Fiona Banner - All the World's Fighter Planes 2004
This is the second artist's book made by Fiona Banner and the first publication from the Vanity Press. Her first book, The Nam, was a sizable 2.338kg volume of 1,000 leaves of text describing shot by shot six Vietnam War buddy movies (AM207). All The World's Fighter Planes, 2004, is very different. The book is also without text, except for the residual and fractured words around the images cut-out from newspapers: on page 74 a Lynx helicopter seems to have a rotary blade made from newsprint. The book is also smaller and much less of a three-dimensional object than The Nam, which is almost an artist's multiple. And where The Nam was published by Banner herself, and in an edition half the size.

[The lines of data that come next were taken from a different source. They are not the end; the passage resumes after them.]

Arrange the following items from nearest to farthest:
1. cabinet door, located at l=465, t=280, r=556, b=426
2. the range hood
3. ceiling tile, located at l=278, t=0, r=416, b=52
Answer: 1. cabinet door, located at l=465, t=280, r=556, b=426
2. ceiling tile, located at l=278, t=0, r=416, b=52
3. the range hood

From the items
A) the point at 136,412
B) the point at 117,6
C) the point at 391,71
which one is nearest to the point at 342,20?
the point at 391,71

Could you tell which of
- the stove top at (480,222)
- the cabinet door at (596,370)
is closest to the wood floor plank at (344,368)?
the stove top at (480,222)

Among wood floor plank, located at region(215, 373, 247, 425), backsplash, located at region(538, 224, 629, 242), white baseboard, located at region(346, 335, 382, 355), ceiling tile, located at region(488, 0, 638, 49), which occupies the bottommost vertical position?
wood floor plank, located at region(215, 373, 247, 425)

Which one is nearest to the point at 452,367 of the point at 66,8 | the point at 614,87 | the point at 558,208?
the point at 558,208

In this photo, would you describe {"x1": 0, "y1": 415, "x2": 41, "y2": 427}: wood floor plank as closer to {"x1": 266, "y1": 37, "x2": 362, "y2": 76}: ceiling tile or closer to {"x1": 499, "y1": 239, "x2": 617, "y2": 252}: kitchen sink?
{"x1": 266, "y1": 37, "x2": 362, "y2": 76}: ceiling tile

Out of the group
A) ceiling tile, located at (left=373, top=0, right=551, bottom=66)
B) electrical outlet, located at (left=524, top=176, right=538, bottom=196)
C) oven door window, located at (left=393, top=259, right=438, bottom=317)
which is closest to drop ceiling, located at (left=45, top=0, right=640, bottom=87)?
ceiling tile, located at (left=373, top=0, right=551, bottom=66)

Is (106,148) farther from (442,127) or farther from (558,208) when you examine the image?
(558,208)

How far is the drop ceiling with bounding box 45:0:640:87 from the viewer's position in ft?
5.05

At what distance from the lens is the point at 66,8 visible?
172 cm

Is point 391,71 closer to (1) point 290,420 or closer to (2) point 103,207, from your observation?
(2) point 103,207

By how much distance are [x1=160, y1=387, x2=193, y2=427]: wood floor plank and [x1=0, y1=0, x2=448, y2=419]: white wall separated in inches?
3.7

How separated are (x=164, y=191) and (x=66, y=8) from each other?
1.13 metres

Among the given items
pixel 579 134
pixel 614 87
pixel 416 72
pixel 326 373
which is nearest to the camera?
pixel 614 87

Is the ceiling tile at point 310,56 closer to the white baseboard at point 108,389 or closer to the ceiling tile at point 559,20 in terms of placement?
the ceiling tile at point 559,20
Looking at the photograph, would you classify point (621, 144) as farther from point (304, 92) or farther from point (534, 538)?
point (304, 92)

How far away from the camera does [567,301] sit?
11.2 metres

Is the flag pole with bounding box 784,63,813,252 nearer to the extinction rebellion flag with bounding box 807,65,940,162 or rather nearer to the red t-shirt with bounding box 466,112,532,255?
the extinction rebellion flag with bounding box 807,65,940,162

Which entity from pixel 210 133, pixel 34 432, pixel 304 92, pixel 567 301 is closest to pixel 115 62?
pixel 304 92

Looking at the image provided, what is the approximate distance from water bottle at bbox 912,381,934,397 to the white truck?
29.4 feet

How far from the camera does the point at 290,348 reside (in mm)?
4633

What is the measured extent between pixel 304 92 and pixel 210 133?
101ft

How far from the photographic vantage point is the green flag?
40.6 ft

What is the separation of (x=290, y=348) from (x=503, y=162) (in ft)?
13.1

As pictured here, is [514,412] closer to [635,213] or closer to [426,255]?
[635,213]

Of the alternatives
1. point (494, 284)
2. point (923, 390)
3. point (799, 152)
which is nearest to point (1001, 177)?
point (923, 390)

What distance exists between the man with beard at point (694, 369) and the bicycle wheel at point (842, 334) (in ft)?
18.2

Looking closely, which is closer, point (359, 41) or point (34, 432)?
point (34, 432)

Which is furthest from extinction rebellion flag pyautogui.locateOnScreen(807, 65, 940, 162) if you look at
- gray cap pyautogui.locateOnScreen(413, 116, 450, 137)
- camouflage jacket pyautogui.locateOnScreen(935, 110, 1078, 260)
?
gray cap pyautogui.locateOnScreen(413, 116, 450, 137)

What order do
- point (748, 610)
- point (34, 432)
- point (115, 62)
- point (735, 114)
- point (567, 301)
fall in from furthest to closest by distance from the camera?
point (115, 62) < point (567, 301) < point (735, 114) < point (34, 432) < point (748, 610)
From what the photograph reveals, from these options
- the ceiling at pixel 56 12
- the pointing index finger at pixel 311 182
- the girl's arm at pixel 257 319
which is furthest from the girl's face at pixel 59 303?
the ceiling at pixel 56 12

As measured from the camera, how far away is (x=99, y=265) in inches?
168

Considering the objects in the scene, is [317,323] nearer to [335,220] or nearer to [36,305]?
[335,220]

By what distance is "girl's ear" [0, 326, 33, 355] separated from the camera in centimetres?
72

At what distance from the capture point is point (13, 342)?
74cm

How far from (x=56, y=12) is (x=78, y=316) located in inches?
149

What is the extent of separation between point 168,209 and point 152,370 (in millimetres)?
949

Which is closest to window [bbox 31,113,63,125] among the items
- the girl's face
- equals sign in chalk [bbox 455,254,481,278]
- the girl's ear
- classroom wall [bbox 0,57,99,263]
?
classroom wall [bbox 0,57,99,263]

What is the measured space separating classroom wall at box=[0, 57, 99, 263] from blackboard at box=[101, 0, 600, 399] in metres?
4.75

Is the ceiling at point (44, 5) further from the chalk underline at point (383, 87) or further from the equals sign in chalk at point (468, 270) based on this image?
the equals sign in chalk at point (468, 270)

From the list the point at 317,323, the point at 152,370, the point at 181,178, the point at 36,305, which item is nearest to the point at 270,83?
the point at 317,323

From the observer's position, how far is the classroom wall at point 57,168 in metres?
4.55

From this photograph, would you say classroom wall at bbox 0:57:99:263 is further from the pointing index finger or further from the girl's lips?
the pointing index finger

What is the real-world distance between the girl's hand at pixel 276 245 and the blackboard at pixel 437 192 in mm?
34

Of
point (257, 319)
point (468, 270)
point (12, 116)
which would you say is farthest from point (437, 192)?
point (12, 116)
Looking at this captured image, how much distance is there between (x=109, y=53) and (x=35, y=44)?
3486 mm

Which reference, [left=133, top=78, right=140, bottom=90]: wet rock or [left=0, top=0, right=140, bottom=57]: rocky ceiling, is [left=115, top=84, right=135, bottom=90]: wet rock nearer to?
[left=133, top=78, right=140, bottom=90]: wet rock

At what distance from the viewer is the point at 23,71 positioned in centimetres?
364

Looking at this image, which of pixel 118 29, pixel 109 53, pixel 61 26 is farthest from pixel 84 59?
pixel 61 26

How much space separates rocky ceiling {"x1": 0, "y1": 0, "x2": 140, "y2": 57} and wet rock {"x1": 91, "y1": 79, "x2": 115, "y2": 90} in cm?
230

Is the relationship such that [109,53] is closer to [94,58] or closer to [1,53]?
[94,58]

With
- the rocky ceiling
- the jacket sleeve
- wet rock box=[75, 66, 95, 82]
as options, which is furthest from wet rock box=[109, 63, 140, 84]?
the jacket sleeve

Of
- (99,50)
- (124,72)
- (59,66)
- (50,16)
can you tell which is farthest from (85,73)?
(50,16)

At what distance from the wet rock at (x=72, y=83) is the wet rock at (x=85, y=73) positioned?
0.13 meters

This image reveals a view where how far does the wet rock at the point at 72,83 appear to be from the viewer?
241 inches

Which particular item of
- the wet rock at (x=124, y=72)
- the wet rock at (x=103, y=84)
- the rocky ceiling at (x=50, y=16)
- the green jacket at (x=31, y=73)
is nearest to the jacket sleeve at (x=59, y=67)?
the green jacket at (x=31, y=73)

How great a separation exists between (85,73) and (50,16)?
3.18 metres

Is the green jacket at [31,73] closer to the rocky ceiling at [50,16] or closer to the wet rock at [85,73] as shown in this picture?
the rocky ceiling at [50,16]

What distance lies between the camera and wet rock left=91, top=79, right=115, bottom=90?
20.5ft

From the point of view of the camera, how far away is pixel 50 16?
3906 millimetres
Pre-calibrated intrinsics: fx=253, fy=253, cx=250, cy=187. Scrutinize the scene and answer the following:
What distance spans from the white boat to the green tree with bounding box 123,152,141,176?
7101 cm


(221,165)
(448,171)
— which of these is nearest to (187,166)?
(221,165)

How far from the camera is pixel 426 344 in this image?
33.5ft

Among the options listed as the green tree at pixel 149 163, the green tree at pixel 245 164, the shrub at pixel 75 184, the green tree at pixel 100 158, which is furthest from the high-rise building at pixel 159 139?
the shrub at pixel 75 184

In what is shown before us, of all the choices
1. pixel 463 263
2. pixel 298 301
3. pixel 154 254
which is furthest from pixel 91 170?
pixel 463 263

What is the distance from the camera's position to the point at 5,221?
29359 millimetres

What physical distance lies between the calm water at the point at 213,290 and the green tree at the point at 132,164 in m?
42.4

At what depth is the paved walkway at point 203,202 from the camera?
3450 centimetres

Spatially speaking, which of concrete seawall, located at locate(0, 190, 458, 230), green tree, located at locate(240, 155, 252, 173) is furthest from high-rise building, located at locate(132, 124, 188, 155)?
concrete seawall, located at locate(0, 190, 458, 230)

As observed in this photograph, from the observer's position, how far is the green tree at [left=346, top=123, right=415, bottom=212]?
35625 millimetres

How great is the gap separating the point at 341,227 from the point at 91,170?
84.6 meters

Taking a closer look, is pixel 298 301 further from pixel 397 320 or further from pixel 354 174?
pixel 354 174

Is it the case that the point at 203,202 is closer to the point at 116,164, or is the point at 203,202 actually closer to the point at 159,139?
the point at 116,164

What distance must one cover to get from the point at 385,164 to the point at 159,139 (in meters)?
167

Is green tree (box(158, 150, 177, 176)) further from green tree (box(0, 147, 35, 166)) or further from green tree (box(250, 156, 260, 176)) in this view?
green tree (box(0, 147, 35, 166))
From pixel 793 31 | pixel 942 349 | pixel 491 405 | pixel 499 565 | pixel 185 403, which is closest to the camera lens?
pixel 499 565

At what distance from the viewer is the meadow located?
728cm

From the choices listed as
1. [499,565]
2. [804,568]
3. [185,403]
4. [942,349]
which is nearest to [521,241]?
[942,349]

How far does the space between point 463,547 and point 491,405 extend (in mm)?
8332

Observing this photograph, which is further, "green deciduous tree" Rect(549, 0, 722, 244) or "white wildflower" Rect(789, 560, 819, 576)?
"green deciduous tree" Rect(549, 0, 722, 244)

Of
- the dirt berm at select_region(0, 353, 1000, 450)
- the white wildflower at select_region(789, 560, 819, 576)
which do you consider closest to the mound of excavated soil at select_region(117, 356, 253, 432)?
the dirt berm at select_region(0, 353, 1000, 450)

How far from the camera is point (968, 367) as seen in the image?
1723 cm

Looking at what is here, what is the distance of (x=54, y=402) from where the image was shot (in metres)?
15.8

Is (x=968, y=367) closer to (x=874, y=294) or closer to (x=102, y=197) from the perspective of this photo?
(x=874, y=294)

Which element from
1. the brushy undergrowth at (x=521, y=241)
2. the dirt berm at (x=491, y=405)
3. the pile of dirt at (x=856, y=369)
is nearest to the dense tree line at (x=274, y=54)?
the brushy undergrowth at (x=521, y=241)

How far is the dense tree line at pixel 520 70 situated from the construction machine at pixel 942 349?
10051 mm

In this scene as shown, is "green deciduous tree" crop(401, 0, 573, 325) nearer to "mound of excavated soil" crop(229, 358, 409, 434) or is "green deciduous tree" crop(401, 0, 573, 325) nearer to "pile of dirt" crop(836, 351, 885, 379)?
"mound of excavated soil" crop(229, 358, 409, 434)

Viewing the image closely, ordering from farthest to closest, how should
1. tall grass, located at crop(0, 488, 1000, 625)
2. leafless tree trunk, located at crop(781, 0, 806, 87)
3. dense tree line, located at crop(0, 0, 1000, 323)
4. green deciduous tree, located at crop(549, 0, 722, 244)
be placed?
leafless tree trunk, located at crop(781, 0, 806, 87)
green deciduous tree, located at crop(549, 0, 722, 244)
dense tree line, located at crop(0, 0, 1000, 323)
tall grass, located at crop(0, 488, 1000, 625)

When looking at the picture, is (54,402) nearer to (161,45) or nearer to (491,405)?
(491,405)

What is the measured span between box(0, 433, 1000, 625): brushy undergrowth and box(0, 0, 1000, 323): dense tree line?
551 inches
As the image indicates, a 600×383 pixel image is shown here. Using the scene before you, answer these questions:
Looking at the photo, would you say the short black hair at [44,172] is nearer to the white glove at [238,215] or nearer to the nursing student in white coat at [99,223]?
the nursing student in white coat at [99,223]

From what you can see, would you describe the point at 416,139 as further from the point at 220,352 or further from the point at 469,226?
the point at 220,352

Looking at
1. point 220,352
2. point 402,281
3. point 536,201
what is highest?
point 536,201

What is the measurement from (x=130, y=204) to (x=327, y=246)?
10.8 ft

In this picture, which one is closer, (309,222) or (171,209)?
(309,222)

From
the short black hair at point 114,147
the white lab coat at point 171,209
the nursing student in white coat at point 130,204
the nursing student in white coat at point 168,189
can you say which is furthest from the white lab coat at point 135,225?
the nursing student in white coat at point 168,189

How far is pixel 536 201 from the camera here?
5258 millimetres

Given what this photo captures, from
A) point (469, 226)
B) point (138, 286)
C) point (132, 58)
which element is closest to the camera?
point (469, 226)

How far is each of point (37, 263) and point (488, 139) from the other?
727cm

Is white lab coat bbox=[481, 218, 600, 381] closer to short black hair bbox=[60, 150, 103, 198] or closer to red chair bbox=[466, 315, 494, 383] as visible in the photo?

There are 154 pages of both black and white and colour found newspaper cuttings representing every type of fighter aircraft (despite the title there are helicopters as well as planes - the launch publicity interestingly has the title All The World's Fighter Jets) currently in commission anywhere in the world. An index, black on red and red on white, forms the outer covers, as if the book, like the Centre Georges Pompidou, was disclosing its structure on the outside. All the World's Fighter Planes references the genre of Jane's Fighting Aircraft series or the other war-gaming or plane-spotting manuals. But instead of sitting, pristine, on the tarmac or prancing at air shows, these aircraft come from news reports of war and other conflicts. There is no average scale to the images, and these images often invade the gutter of the pages: one fills a double-spread, another is as tiny as a squashed aphid. They fly left to right and right to left, up and down the page, some receding, others approaching us full on. On some pages there are as many as five types of aircraft. It is not a manual in any traditional sense.